[Data excerpts]
━━━━━━━━━━━━━━━━━━━━
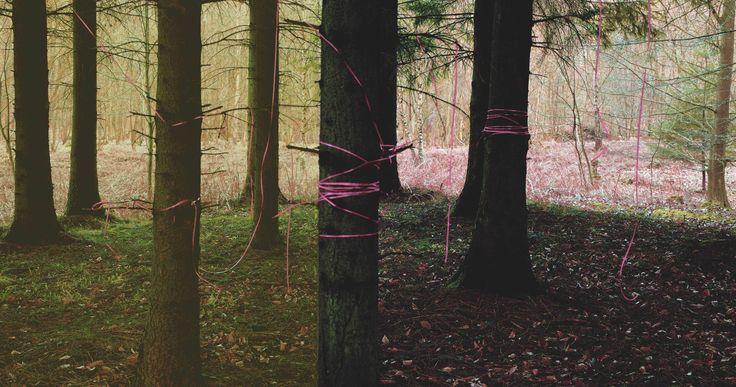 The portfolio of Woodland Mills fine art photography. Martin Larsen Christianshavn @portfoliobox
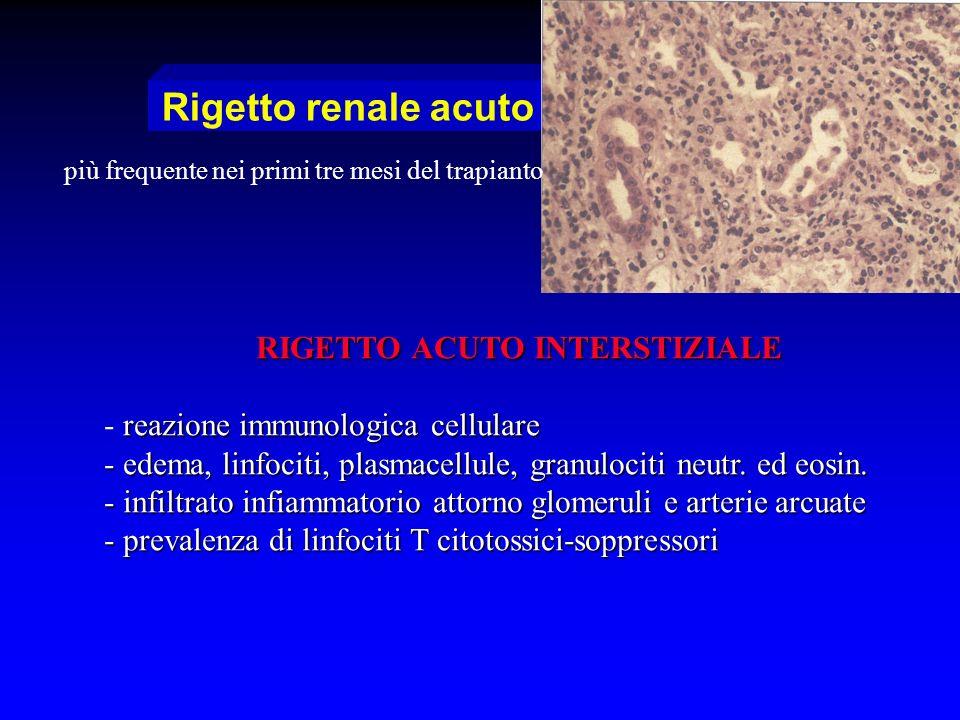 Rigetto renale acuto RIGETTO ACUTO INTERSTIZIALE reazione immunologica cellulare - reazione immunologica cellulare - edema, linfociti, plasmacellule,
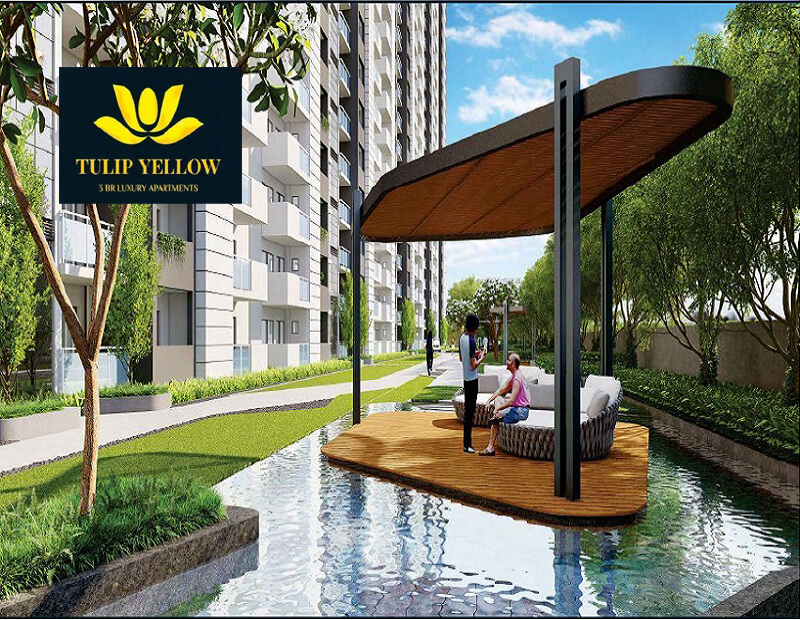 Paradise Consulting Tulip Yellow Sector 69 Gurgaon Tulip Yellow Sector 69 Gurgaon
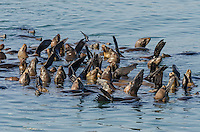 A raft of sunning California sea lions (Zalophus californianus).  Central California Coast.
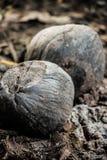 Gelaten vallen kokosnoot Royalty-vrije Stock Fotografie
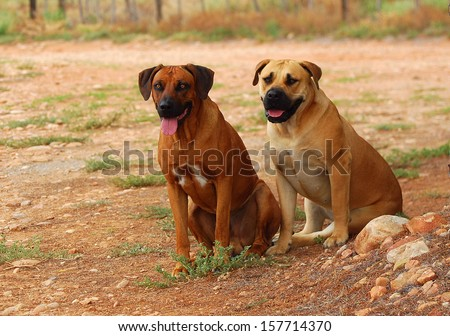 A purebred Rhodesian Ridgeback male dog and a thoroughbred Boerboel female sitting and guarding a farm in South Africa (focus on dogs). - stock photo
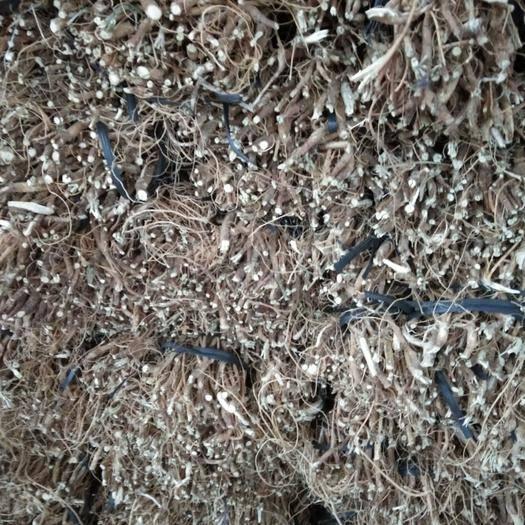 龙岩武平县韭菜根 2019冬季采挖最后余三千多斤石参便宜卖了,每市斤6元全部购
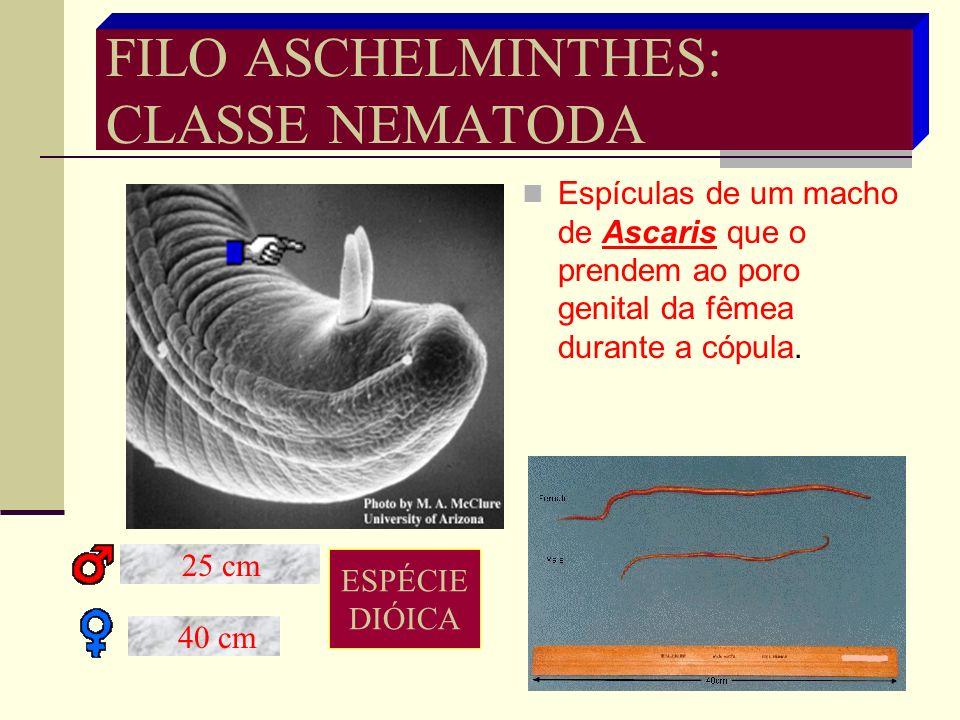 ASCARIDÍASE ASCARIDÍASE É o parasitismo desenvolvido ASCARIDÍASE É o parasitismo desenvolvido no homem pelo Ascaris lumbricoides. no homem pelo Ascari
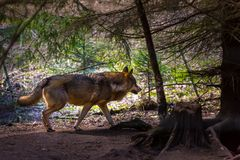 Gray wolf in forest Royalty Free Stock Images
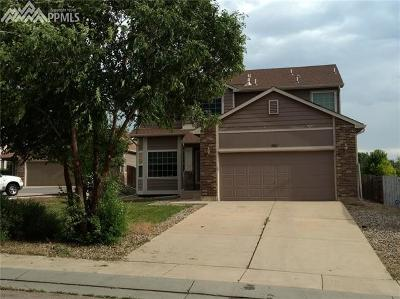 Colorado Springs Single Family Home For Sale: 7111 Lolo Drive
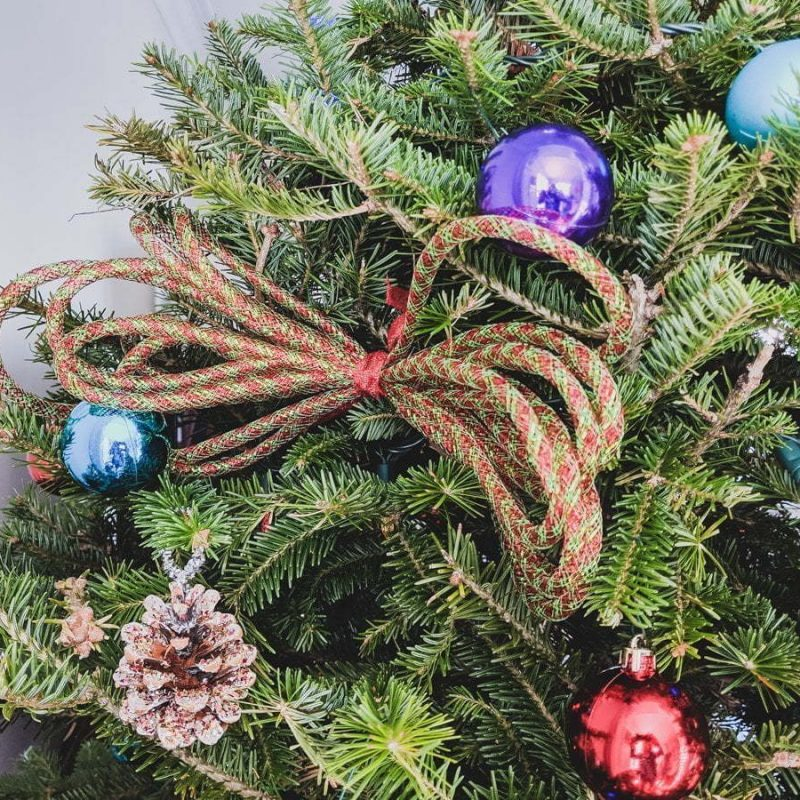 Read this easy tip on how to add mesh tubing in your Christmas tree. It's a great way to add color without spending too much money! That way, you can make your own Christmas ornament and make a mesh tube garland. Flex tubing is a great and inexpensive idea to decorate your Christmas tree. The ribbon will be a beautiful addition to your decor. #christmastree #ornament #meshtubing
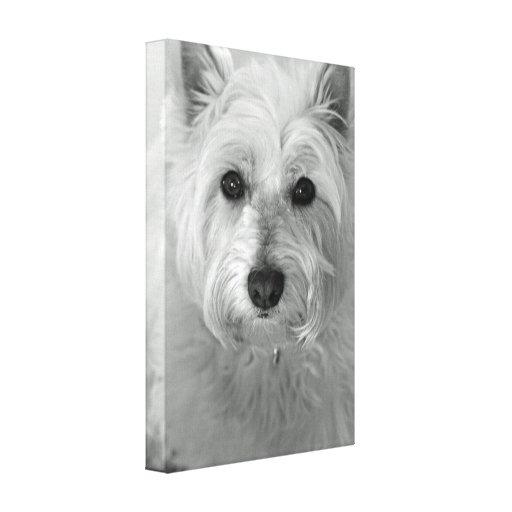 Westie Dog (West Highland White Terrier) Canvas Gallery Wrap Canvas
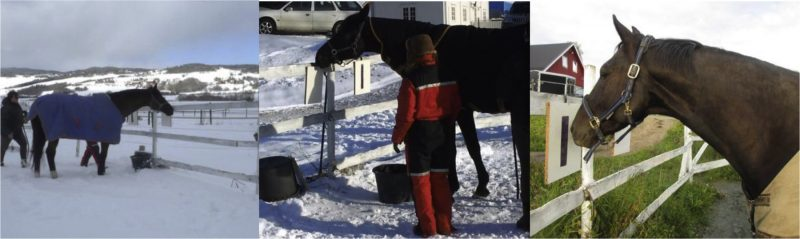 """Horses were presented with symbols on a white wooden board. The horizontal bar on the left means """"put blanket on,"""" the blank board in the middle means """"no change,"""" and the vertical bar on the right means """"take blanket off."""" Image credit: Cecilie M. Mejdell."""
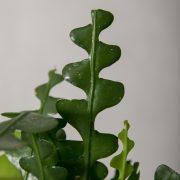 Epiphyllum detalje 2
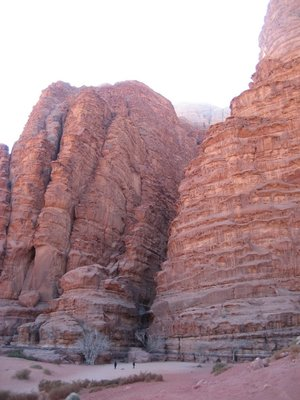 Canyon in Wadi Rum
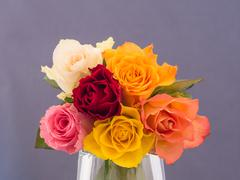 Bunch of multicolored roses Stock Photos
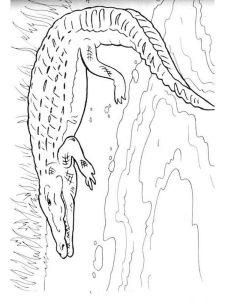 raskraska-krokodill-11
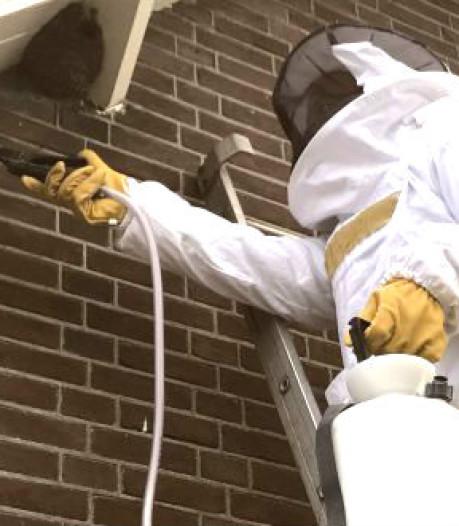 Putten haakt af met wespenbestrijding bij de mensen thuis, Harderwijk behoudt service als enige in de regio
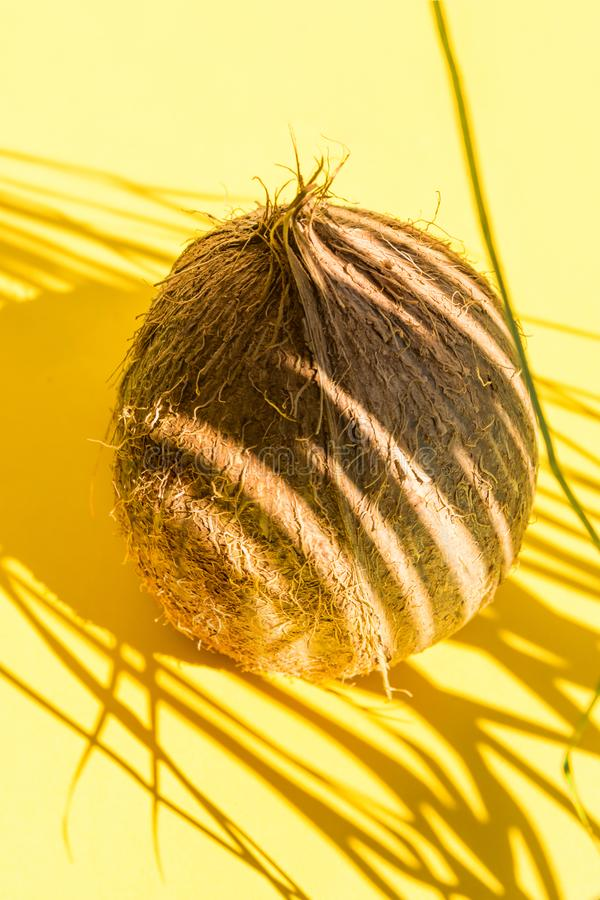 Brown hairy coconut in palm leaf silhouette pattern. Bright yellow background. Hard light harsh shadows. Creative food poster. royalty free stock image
━━━━━━━━━━━━━━━━━━━━
Exclude all images and retype the data precisely.

Written response
 The portfolio of Woodland Mills fine art photography. Martin Larsen Christianshavn @portfoliobox
 Rigetto renale acuto RIGETTO ACUTO INTERSTIZIALE reazione immunologica cellulare - reazione immunologica cellulare - edema, linfociti, plasmacellule,
 Paradise Consulting Tulip Yellow Sector 69 Gurgaon Tulip Yellow Sector 69 Gurgaon
 A raft of sunning California sea lions (Zalophus californianus).  Central California Coast.
 Gelaten vallen kokosnoot Royalty-vrije Stock Fotografie
 A purebred Rhodesian Ridgeback male dog and a thoroughbred Boerboel female sitting and guarding a farm in South Africa (focus on dogs). - stock photo
 龙岩武平县韭菜根 2019冬季采挖最后余三千多斤石参便宜卖了,每市斤6元全部购
 ASCARIDÍASE ASCARIDÍASE É o parasitismo desenvolvido ASCARIDÍASE É o parasitismo desenvolvido no homem pelo Ascaris lumbricoides. no homem pelo Ascari
 Gray wolf in forest Royalty Free Stock Images
 Colorado Springs Single Family Home For Sale: 7111 Lolo Drive
 Read this easy tip on how to add mesh tubing in your Christmas tree. It's a great way to add color without spending too much money! That way, you can make your own Christmas ornament and make a mesh tube garland. Flex tubing is a great and inexpensive idea to decorate your Christmas tree. The ribbon will be a beautiful addition to your decor. #christmastree #ornament #meshtubing
 Westie Dog (West Highland White Terrier) Canvas Gallery Wrap Canvas
 """Horses were presented with symbols on a white wooden board. The horizontal bar on the left means """"put blanket on,"""" the blank board in the middle means """"no change,"""" and the vertical bar on the right means """"take blanket off."""" Image credit: Cecilie M. Mejdell."""
 Epiphyllum detalje 2
 Canyon in Wadi Rum
 Bunch of multicolored roses Stock Photos
 raskraska-krokodill-11
 Putten haakt af met wespenbestrijding bij de mensen thuis, Harderwijk behoudt service als enige in de regio
 Brown hairy coconut in palm leaf silhouette pattern. Bright yellow background. Hard light harsh shadows. Creative food poster. royalty free stock image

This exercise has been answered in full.